Christopher Hitchens ‘ last words

toen Christopher Hitchens hoorde dat hij het onderwerp was van een voortijdig geschreven overlijdensbericht begin 2007, besloot hij een autobiografie op te stellen voordat het gecorrigeerde bewijs binnen kwam. Het boek kwam snel op de hielen van zijn bestseller anti-theïst tirade, God is niet groot: hoe religie alles vergiftigt. Vol met Hitchens ‘ gebruikelijke welsprekendheid, onveranderlijke morele zekerheid, en zwierige humor, de autobiografie was een instant succes.Op 8 juni 2010 werd Hitchens wakker en zag dat hij nauwelijks kon ademen.
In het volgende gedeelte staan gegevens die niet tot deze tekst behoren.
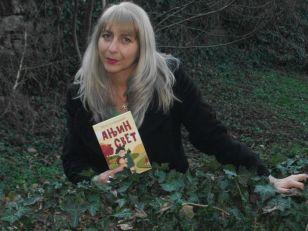 Anjin svet – knjiga za decu o prihvatanju sebe i drugih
Weken later, de diagnose was in: Hitchens had stadium vier slokdarmkanker. Zoals de auteur graag zei, was er geen fase vijf.De volgende 19 maanden viel Hitchens het leven aan met furieuze, defiant abandoned. Ondanks het ondergaan van uitgebreide slopende behandelingen, bleef zijn opruiende polemieken in Slate, net als zijn overvloedige sprekende Verlovingen. In zijn laatste weken, drifting between frêle consciousness and morfinegeïnduceerde stupor, componeerde hij een scherp essay over G. K. Chesterton, wiens biograaf hij berispte voor het verkeerd interpreteren van aspecten van het karakter van de man. In deze periode schreef hij zijn laatste boek.Het sterftecijfer is anders dan alle eerdere geschriften van Hitchens. In eerdere werken leverde Hitchens met een overweldigend vertrouwen prachtige analyses, variërend van ondeugden tegen Moeder Teresa tot gedetailleerde onderzoeken van George Orwell en Thomas Jefferson. In Mortality, een destillatie van Hitchens’ stervende gedachten en observaties losjes gegroepeerd in hoofdstukken, voelt het schrijven minder gegrond. Er is geen gevoel van deze ontbrekende geest in hoofdstukken die gericht zijn op religie of marteling; beschouwingen van die oude leugen, “wat je niet doodt maakt je sterker”, evenals kanker etiquette, echter, wijzen op een zeldzame hulpeloosheid in het gezicht van zijn karakteristieke zelfverzekerdheid. Deze spleet in het stoïcijnse harnas is precies wat de persoonlijke hoofdstukken, zoals die waarin de auteur het verlies van zijn stem klaagt, zo beïnvloedt. Bijzonder verontrustend is het laatste hoofdstuk, dat bestaat uit zijn fragmentarische persoonlijke aantekeningen—men kan het niet helpen de afnemende auteur voor te stellen temidden van een web van IV ‘ s, klauterend om zijn laatste gedachten te schrijven.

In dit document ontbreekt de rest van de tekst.